_PROBLEMS AND TASKS:_
(1) According to the article on beating the market, why did the author always think the efficient market theory went too far?
(2) Repeat word for word the part of the article on beating the market that opens with the words containing "Some research I've" and closes with "what have you.".
(3) In the article on beating the market, what share of mutual fund managers persistently beat the market based on superior market-timing or stock-picking skills?

_EXCERPTED TEXT:_
((
If you still have questions as to whether or not you might ever consistently outperform the market, MoneyShow's Howard R. Gold has compiled some research results that, he feels, will give you some answers.

Year after year, decade after decade, evidence has piled up that neither individual nor professional investors can outperform broad market indexes consistently over long periods of time.

Studies of fund managers, active traders, and other institutional investors have failed to find persistent outperformance that wasn't caused by either luck or being in the right part of the market at the right time.

Eugene Fama of the University of Chicago, who won a Nobel Prize in economics last week, pioneered the efficient market theory that said stock prices incorporated all relevant information available to investors.

I always thought that theory went too far—individual stocks and whole asset classes can remain mispriced for years, as Fama's fellow Nobel winner, Robert Shiller of Yale University, has shown.

But over the very long run, Fama was right: Almost no one, who is operating honestly, can maintain a persistent information edge over the millions of other smart investors who comprise the market.

Some research I've recently come upon clinches it: Fewer than 1% of mutual fund managers persistently beat the market, based on superior market-timing or stock-picking skills. That's down dramatically since the mid-1990s, suggesting either a decline in managers' skills, or a great leveling of performance because of technology, high-frequency trading, what have you.
))
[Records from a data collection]
((
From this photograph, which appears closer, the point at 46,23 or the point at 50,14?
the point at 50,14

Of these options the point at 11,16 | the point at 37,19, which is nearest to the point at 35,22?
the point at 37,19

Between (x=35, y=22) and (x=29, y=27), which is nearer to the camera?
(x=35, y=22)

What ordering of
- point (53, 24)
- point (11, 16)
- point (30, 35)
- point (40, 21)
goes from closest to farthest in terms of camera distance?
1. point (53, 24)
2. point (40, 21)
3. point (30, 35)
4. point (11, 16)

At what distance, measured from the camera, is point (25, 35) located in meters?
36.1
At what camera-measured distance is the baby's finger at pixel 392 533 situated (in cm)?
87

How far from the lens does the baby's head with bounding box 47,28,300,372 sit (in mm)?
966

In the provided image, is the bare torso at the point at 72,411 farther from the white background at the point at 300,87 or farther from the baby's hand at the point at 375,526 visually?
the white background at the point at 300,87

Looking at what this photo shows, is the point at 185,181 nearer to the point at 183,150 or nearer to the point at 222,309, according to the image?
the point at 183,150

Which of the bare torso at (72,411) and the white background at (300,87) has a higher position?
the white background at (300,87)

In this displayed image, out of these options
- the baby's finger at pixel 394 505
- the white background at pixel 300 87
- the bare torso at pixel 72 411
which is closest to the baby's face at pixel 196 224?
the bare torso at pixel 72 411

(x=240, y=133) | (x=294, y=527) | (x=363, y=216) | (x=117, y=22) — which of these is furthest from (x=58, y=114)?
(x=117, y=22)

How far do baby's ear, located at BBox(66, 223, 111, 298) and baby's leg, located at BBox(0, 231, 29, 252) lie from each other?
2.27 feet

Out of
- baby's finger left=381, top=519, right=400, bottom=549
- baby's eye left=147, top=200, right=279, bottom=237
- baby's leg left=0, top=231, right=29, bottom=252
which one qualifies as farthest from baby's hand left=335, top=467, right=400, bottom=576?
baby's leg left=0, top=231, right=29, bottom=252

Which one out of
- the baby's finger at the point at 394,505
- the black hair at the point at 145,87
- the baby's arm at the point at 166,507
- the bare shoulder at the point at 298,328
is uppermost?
))
_EXERCISE RESULTS:_
(1) The author thought the theory went too far because individual stocks and whole asset classes can remain mispriced for years. Robert Shiller of Yale University has shown this.

(2)
Some research I've recently come upon clinches it: Fewer than 1% of mutual fund managers persistently beat the market, based on superior market-timing or stock-picking skills. That's down dramatically since the mid-1990s, suggesting either a decline in managers' skills, or a great leveling of performance because of technology, high-frequency trading, what have you.

(3) Fewer than 1% of mutual fund managers.